Second, Western media is huge, and kind of overshadows a lot of other cultures. White Americans making movies in Hollywood are going to tend to pull from their own cultural backgrounds, and that often includes Greek, Norse, and Roman mythology.

Finally, a lot of it comes down to which mythologies we have actual written records of. The Norse, Greeks, and Romans all wrote about their gods to some extent, Slavic people, on the other hand, did not write until after they'd been converted to Christianity (the Cyrillic alphabet used in Russian and some other Slavic languages takes it's name from Saint Cyril, who helped to christianize the Slavic peoples, and was developed by his followers,) so there's no real first-hand accounts of their beliefs and practices, only second-hand accounts from other cultures who interacted with them and wrote down what they observed, and people recalling stories they'd heard about earlier times, and that comes with them inserting their own biases and interpretations and just plain getting things wrong. So if you wanted to write something about, for example, the Slavic gods Perun and Veles, you probably wouldn't have as much decent source material to work from as if you wanted to write about the roughly equivalent Norse gods- Thor and Loki.

[–] geekwithsoul@lemm.ee 1 points 2 weeks ago

In addition to the point about Western mythologies dominating because of cultural exports, I think there is also the undercurrent of England's original mythologies having been "lost" and so the English were always fascinated by the mythologies of the Norse (due to being invaded) and by the Greeks and Romans (as previous "great" civilizations they aspired to be).

Combine that with America's obvious English influences and the influence of England as a colonizer around the world, and those mythologies gained a huge outsized influence.

[–] bear@lemmynsfw.com 1 points 2 weeks ago

You ask English speakers why they remember the nearest extinct major religions of their ancestors.

[–] Nemo@slrpnk.net 1 points 2 weeks ago

Egyptian is pretty well-known but underrepresented in popular media.

There's a lot of weird Talmudic stuff about angels.

[–] AbouBenAdhem@lemmy.world -1 points 2 weeks ago* (last edited 2 weeks ago)

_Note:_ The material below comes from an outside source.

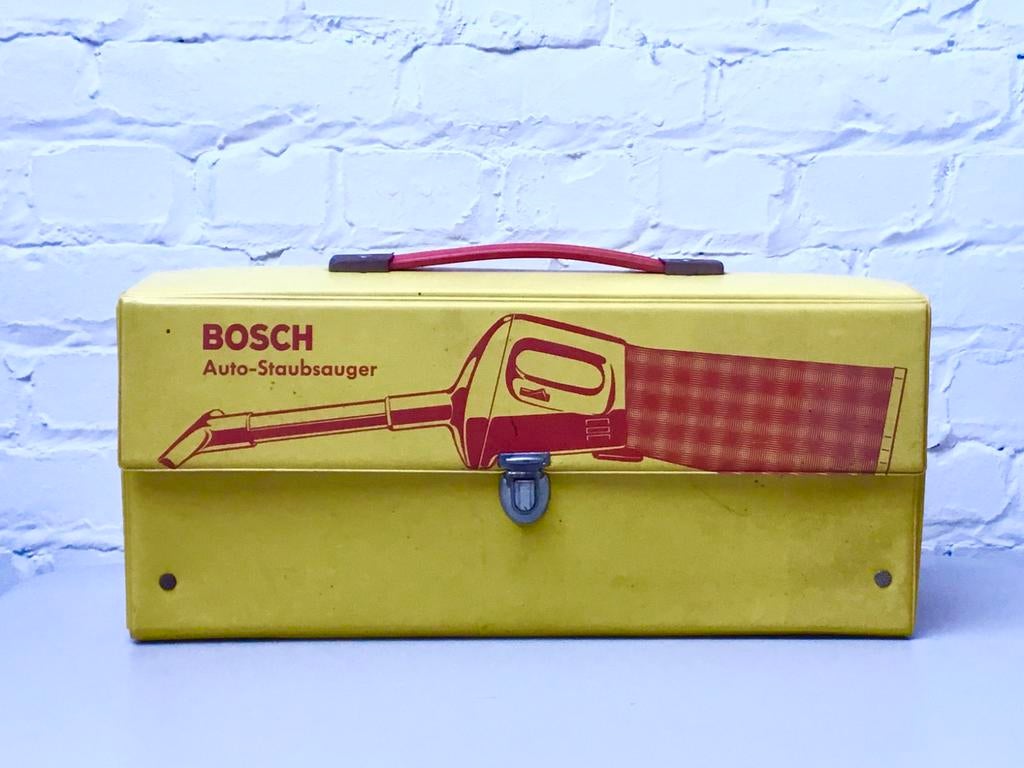 aspirateur voiture, Enlèvement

As many others are pointing out, cultural hegemony plays a major role—but I think there’s another factor at play as well:

Greek, Roman, and Norse mythology have been dead and fossilized for a thousand years and more, and in the meantime a long tradition grew up of mining them for allegory, with their prior religious significance stripped away. Most other world mythologies, on the other hand, still form part of active belief systems, or recently died out under colonial occupation and so carry postcolonial political overtones. So borrowing from them could be more problematical, whereas classical mythology has basically been left up for grabs by its former adherents.